Pull every line with "cleaved" from the material.

* **DATA SUPPLIED**
------------------------------------------------------------

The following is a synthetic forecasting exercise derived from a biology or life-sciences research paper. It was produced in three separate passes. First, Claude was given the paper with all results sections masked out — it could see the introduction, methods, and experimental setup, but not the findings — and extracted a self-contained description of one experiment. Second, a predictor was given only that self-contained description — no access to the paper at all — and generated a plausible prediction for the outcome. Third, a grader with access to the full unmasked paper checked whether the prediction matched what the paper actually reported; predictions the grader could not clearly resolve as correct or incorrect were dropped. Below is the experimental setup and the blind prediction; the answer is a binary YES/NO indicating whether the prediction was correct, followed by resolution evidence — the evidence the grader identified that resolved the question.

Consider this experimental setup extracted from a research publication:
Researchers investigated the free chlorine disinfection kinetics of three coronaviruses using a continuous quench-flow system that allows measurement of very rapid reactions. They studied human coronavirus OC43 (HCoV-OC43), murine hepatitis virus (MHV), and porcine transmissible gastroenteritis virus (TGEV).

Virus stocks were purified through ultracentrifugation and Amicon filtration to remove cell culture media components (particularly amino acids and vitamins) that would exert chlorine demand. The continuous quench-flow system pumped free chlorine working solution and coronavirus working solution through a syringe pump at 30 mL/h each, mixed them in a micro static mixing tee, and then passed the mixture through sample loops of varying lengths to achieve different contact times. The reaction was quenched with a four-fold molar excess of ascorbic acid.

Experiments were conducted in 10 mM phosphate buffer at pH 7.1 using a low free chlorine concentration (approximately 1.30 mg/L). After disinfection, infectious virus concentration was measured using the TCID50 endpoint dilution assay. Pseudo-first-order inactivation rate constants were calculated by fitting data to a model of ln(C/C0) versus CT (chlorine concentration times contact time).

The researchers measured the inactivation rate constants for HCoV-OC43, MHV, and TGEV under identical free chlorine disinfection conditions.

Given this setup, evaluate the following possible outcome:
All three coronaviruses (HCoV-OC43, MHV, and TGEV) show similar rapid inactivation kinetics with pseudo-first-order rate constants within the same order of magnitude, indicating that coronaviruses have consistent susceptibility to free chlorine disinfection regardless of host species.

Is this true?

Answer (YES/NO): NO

------------------------------------------------------------

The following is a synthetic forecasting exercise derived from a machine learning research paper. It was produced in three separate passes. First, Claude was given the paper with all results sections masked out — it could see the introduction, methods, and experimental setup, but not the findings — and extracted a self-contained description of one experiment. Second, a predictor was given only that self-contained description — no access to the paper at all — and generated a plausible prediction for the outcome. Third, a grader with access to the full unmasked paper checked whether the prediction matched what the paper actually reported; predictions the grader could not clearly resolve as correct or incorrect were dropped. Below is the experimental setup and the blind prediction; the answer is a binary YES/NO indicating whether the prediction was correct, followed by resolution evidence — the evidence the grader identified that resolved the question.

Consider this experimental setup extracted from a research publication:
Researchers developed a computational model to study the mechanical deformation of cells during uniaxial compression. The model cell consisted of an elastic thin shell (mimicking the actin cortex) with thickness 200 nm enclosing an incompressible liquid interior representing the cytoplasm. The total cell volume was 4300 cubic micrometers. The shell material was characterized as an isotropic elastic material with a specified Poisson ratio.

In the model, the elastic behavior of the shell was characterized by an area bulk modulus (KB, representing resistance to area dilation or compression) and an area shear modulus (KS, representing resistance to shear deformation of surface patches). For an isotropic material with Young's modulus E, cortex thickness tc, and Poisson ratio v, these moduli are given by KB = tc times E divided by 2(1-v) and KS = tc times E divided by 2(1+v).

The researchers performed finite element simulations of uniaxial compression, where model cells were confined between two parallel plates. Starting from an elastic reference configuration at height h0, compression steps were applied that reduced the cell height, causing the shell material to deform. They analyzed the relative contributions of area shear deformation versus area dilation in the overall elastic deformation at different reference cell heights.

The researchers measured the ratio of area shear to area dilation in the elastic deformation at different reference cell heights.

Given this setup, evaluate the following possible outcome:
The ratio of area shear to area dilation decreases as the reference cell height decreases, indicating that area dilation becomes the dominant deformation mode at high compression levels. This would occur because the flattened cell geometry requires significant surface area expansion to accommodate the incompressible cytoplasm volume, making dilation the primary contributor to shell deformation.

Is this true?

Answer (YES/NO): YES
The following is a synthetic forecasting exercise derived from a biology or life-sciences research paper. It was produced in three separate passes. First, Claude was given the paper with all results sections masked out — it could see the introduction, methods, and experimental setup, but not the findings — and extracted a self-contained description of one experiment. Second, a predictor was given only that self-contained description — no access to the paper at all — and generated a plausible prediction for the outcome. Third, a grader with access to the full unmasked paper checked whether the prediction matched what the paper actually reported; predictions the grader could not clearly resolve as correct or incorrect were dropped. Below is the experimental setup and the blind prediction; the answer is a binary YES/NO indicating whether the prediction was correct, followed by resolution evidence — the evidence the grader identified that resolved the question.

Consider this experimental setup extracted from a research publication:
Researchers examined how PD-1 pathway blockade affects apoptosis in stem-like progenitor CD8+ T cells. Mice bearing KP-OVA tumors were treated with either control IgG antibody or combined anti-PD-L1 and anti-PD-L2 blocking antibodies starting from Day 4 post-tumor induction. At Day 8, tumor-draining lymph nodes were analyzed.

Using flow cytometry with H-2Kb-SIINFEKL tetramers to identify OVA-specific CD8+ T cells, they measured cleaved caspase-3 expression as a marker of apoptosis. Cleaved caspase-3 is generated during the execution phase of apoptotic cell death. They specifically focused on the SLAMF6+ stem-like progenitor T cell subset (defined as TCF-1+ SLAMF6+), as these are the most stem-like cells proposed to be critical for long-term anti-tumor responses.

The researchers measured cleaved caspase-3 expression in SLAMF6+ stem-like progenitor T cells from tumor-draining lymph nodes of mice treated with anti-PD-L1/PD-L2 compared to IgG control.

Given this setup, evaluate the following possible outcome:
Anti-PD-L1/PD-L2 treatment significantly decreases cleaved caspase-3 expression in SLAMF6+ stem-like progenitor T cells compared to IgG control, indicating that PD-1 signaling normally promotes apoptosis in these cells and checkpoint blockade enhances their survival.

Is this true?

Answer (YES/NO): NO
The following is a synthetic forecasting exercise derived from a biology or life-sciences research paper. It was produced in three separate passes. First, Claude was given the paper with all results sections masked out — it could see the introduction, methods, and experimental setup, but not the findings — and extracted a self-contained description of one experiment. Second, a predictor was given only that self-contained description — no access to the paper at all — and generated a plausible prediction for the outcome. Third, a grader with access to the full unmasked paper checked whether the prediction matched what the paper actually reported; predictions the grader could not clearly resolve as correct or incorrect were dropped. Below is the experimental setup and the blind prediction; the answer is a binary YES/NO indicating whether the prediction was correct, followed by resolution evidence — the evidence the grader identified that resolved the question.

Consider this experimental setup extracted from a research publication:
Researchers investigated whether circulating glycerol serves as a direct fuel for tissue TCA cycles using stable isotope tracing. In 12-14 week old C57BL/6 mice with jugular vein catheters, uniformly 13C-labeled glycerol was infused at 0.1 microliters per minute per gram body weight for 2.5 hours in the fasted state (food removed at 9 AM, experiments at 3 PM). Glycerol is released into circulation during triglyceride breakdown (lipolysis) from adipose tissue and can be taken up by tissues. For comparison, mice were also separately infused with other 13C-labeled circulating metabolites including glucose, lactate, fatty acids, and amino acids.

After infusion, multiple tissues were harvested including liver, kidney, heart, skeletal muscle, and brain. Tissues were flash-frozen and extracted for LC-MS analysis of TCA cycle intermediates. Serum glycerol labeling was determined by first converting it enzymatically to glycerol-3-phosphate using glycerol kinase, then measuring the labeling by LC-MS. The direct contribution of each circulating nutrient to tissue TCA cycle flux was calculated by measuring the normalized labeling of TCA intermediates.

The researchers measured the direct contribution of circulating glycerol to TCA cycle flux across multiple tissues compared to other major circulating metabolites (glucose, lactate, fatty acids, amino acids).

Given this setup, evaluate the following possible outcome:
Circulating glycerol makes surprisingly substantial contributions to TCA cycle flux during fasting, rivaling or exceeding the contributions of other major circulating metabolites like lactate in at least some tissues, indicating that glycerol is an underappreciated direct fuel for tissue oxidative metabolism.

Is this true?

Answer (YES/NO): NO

------------------------------------------------------------

* **YOUR SOLUTION**
Using flow cytometry with H-2Kb-SIINFEKL tetramers to identify OVA-specific CD8+ T cells, they measured cleaved caspase-3 expression as a marker of apoptosis. Cleaved caspase-3 is generated during the execution phase of apoptotic cell death. They specifically focused on the SLAMF6+ stem-like progenitor T cell subset (defined as TCF-1+ SLAMF6+), as these are the most stem-like cells proposed to be critical for long-term anti-tumor responses.
The researchers measured cleaved caspase-3 expression in SLAMF6+ stem-like progenitor T cells from tumor-draining lymph nodes of mice treated with anti-PD-L1/PD-L2 compared to IgG control.
Anti-PD-L1/PD-L2 treatment significantly decreases cleaved caspase-3 expression in SLAMF6+ stem-like progenitor T cells compared to IgG control, indicating that PD-1 signaling normally promotes apoptosis in these cells and checkpoint blockade enhances their survival.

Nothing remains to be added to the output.